El rey Valdyr miró altivo a Monóculo y le sonrió despectivas cuchillas.
—No sabrías qué hacer con un aparejo como ese si te lo regalara, pequeñín. —Miró a Lexa de nuevo—. Me quedaré yo con la de pelo de cuervo. La rubia es para ti, Draconero. Pero yo le pondría un freno en la boca y hierros en las muñecas antes de dejar que tu cachorro se le acerque. Llévate también al niño si quieres. —Señaló a Lincoln, aún tendido en el suelo de piedra—. Llevad a ese abajo para que Aleo le eche un vistazo. Enviad a la dweymeri y al liisiano a las Torres Espinadas. —Un gesto perezoso hacia la poza—. El alto se lo podéis echar a Dona, que hace semanas que no prueba a ningún itreyano.
Lexa tenía el corazón acelerado. Las sombras ondeaban a su alrededor.
—Agárrate a mí —susurró al oído de Aden—. Ciega a todo el que se acerque.
—Lo…, lo intentaré.
Lexa apretó la mano de Clarke.
—No te separes de mí, amor.
No tenía ni idea de qué hacer con Lincoln. Ni idea de qué hacer con la leviatán que los esperaba en aquella poza. Ni idea de si llegarían siquiera hasta el agua ni de adónde irían si salían al océano. Estaba desarmada a excepción de la daga de puño de cinco centímetros que llevaba en el tacón y de las sombras, que se retorcían y se ondulaban en torno a ella. Notó que un wulfguardia le agarraba el hombro. Su mano se cerró en un puño.
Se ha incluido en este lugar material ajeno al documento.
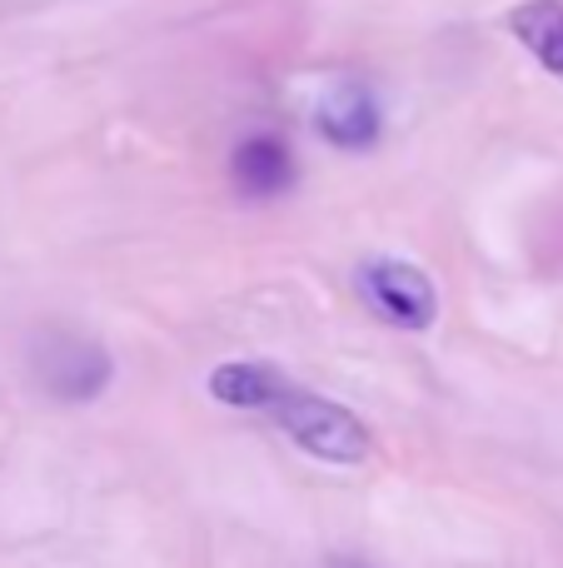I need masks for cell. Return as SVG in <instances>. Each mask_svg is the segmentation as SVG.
<instances>
[{
	"instance_id": "cell-4",
	"label": "cell",
	"mask_w": 563,
	"mask_h": 568,
	"mask_svg": "<svg viewBox=\"0 0 563 568\" xmlns=\"http://www.w3.org/2000/svg\"><path fill=\"white\" fill-rule=\"evenodd\" d=\"M229 180L245 200H275L295 185V150L279 135L259 130V135H245L229 155Z\"/></svg>"
},
{
	"instance_id": "cell-7",
	"label": "cell",
	"mask_w": 563,
	"mask_h": 568,
	"mask_svg": "<svg viewBox=\"0 0 563 568\" xmlns=\"http://www.w3.org/2000/svg\"><path fill=\"white\" fill-rule=\"evenodd\" d=\"M279 379L285 374L269 369V364H219L215 374H209V394H215L219 404H229V409H265L269 394L279 389Z\"/></svg>"
},
{
	"instance_id": "cell-5",
	"label": "cell",
	"mask_w": 563,
	"mask_h": 568,
	"mask_svg": "<svg viewBox=\"0 0 563 568\" xmlns=\"http://www.w3.org/2000/svg\"><path fill=\"white\" fill-rule=\"evenodd\" d=\"M315 130L339 150H369L379 140V100L359 80H339L315 110Z\"/></svg>"
},
{
	"instance_id": "cell-3",
	"label": "cell",
	"mask_w": 563,
	"mask_h": 568,
	"mask_svg": "<svg viewBox=\"0 0 563 568\" xmlns=\"http://www.w3.org/2000/svg\"><path fill=\"white\" fill-rule=\"evenodd\" d=\"M359 294H365V304L379 314V320L399 324V329H429V324L439 320V290L434 280L424 275L419 265H409V260H365V270H359Z\"/></svg>"
},
{
	"instance_id": "cell-2",
	"label": "cell",
	"mask_w": 563,
	"mask_h": 568,
	"mask_svg": "<svg viewBox=\"0 0 563 568\" xmlns=\"http://www.w3.org/2000/svg\"><path fill=\"white\" fill-rule=\"evenodd\" d=\"M30 374L40 379V389L50 399L85 404L95 394H105V384L115 379V359L105 354V344H95L90 334H65L45 329L30 344Z\"/></svg>"
},
{
	"instance_id": "cell-8",
	"label": "cell",
	"mask_w": 563,
	"mask_h": 568,
	"mask_svg": "<svg viewBox=\"0 0 563 568\" xmlns=\"http://www.w3.org/2000/svg\"><path fill=\"white\" fill-rule=\"evenodd\" d=\"M329 568H375V564H365V559H335Z\"/></svg>"
},
{
	"instance_id": "cell-1",
	"label": "cell",
	"mask_w": 563,
	"mask_h": 568,
	"mask_svg": "<svg viewBox=\"0 0 563 568\" xmlns=\"http://www.w3.org/2000/svg\"><path fill=\"white\" fill-rule=\"evenodd\" d=\"M265 414L275 419V429H285L299 449L325 464H365L369 449H375V439H369V429L355 419V409L325 399V394L295 389L289 379H279Z\"/></svg>"
},
{
	"instance_id": "cell-6",
	"label": "cell",
	"mask_w": 563,
	"mask_h": 568,
	"mask_svg": "<svg viewBox=\"0 0 563 568\" xmlns=\"http://www.w3.org/2000/svg\"><path fill=\"white\" fill-rule=\"evenodd\" d=\"M509 30L549 75L563 80V0H524L509 10Z\"/></svg>"
}]
</instances>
—¡Alto, alto! —llegó un grito—. ¿Qué refriega es esta?
La manada de malhechores que había cerca de la puerta se separó y Lexa notó una vertiginosa oleada de alivio. El recién llegado compuso una sonrisa de cuatro bastardos y se dejó caer a una reverencia que habría puesto en evidencia al cortesano más refinado de cualquier Francisco, desde el I hasta el XV.
—Majestad —dijo. Nube Corleone lanzó a Lexa un guiño de soslayo y susurró—: Siento llegar tarde.